Preapproval for New Debt
For the most part, you are going to need pre-approval for any new debt. The approval is going to need to come from the court or trustee and they only going to give approval for special circumstances. In reviewing the need for the petitioner to take on new debt, the court or trustee will consider the need for the debt and how it will impact the individual’s ability to maintain their obligations relating to the chapter 13 agreement.
A good example of a debt that they are likely to authorize is one that is for the purpose of replacing a vehicle. If you need the vehicle to maintain your employment and you need your job to uphold your end of the chapter 13 bankruptcy, then it is going to be seen as in the best interest of all parties to allow you to take on the debt. However, if you are trying to replace your old sensible car with a new and expensive sports car, then they are likely to reject the request and advise to come back with a plan to buy a new car that is a little more reasonable under the circumstances.
The only exception to the need for pre-approval is when you experience a genuine emergency where there was no chance to get approval or the circumstances demand immediate action. Even in this situation, you need to inform the trustee as soon as possible. If it is at all possible, you want to avoid taking debt without first informing the trustee because it could have serious implications for the status of your chapter 13 petition, but the exception is there for true emergencies.
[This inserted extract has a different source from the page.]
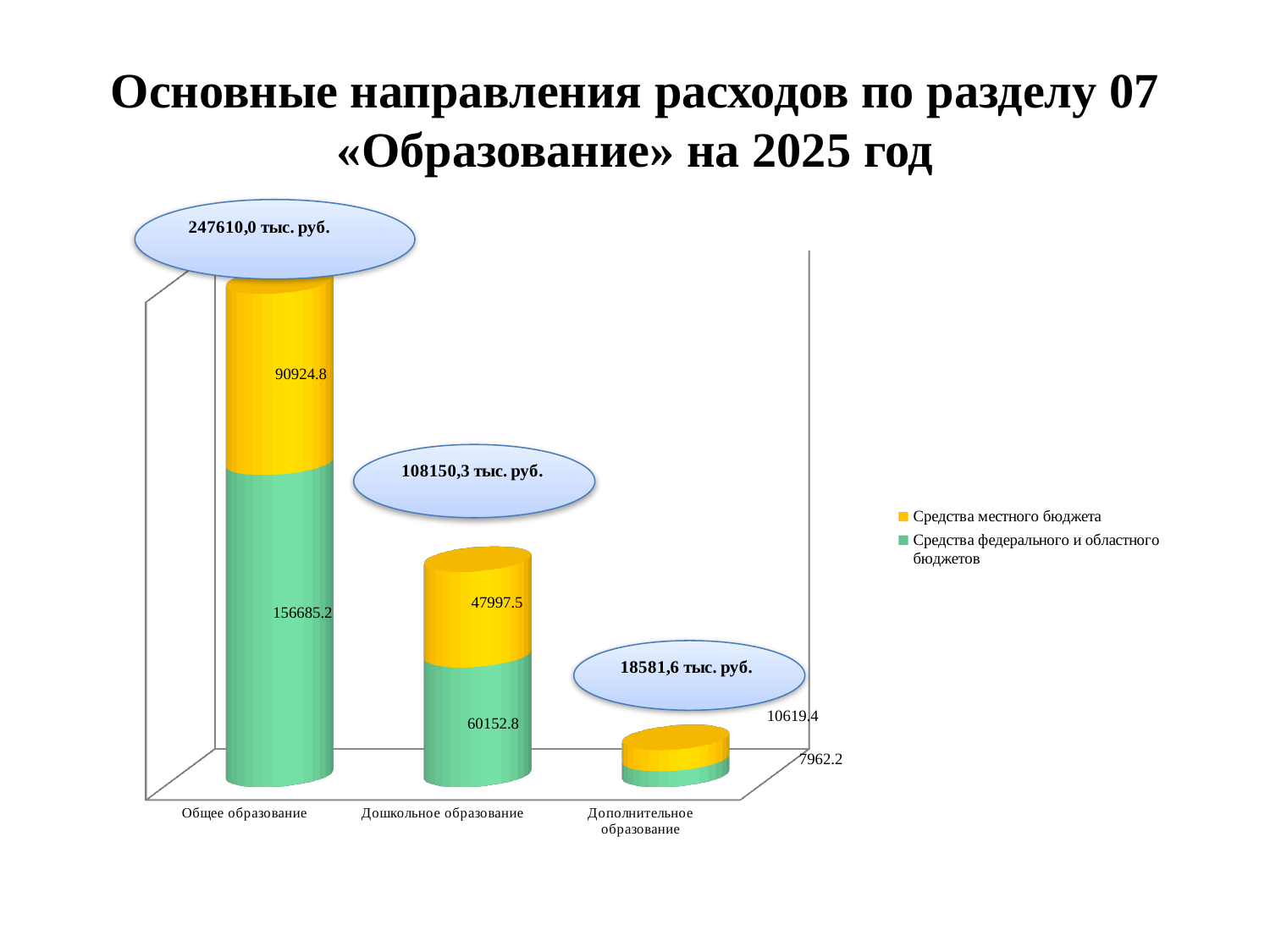
For Дополнительное образование, which is larger: Средства местного бюджета or Средства федерального и областного бюджетов? Средства местного бюджета How many categories are shown on the x axis of the chart? 3 What kind of chart is shown on the slide? Stacked bar chart Which category has the highest total expenditure? Общее образование What is the value of Средства местного бюджета for Общее образование? 90924.8 What is the total shown for the Дошкольное образование bar? 108150,3 тыс. руб. What is the value of Средства федерального и областного бюджетов for Дополнительное образование? 7962.2 What is the value of Средства федерального и областного бюджетов for Общее образование? 156685.2 What is the value of Средства местного бюджета for Дошкольное образование? 47997.5 Which category has the lowest total expenditure? Дополнительное образование What is the difference between Средства федерального и областного бюджетов and Средства местного бюджета for Дошкольное образование? 12155.3 How many series does the chart legend list? 2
A good example of an emergency would be a sudden medical problem the resulted in the need to go to the hospital. If you are in a car accident and there is the need for medical treatment, there is little that can be done to avoid incurring new debt and you obviously won’t have the time to go through the proper procedure to get authorization.
Following the Rules
A failure to follow the proper procedure for getting approval or taking on unnecessary debt could result in some serious problems. It could be viewed as an unwillingness to comply with the agreement and your case could be dismissed. If your case is not dismissed, the court could refuse to include the new debt and this could make it very difficult to make all of the payments included in the chapter 13 and repay the new debt that was acquired.
If it is at all possible, a person that is subject to a chapter 13 bankruptcy should avoid taking on any new credit or loans. That being said, life sometimes has a way of not sticking to the plans that we set. If you are working your way through a chapter 13 and it appears that you may need to take on some new debt, the court will be willing to work with you if the need for a loan or credit appears necessary or in the best interest of the agreement.